I'm using etcd client in my web api application and have implemented watch which works fine. However i'm facing the following issue.
Etcd connection gets disconnected
To Reproduce Steps to reproduce the behavior:
- During web api bootstrap initialize the etcd client and read the keys , registered a watch and loaded the IConfiguration with the keys.
- Change any value of the key in etcd
- We are able to get the call back with the updated value.
- Stop etcd and start it again.
- Change the value of any key
- Unable to receive the watch callback. It seems like with the etcd restart the connection was lost and has not reestablished the connection.

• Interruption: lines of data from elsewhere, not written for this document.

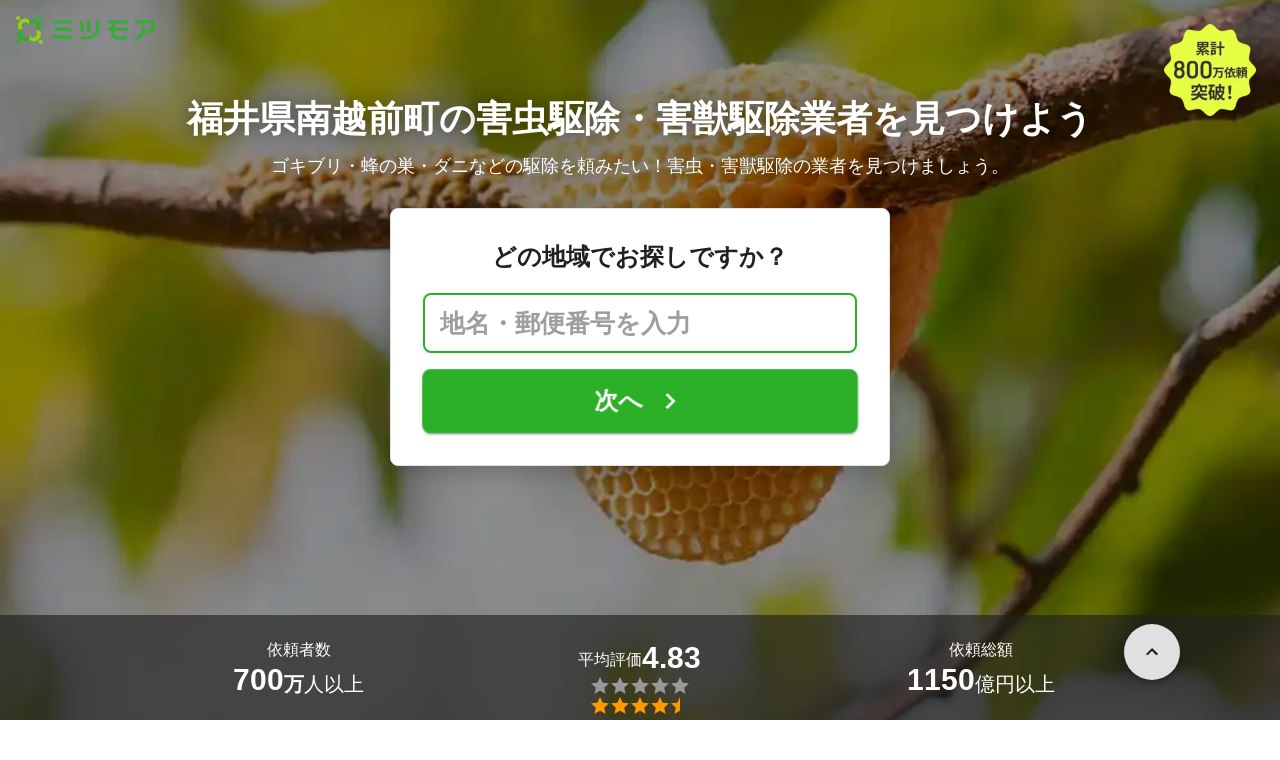

--- FILE ---
content_type: text/plain; charset=utf-8
request_url: https://timestamp-blocks.karte.io/rewrite-timestamp/timestamp
body_size: -96
content:
2026-01-21T09:14:55.244Z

Expected behavior Application should be able to receive the callback notification with the updated key / value
silent reconnect to watch may be dangerous.
if watch starts from specific revision, callbacks called again from these revision and its break watch stream ordered guarantee
https://etcd.io/docs/v3.3/learning/api_guarantees/#consistency
if watch start from current revision, reconnect can skip some events
we are sometimes got both these problems.
but root of the problem is that occasionally connection didnt closed, and watch wait infintly. and Client code cant handle this.
that can be easy reproduce with kubectl port-forward to any etcd in k8s, then start local etcdctl watch on etcd and stop port-forwarding.
problem may be solved with grpc pings, but they are available only from dotnet6+ https://docs.microsoft.com/en-us/aspnet/core/grpc/performance?view=aspnetcore-6.0#keep-alive-pings
Thanks @setood . I see a lot of great features have been added to the grpc client. I will try to re design the whole client again.
IMO, I think it should be fair to say that people should be able to easily upgrade their dotnet versions, considering breaking changes are not that much in most areas.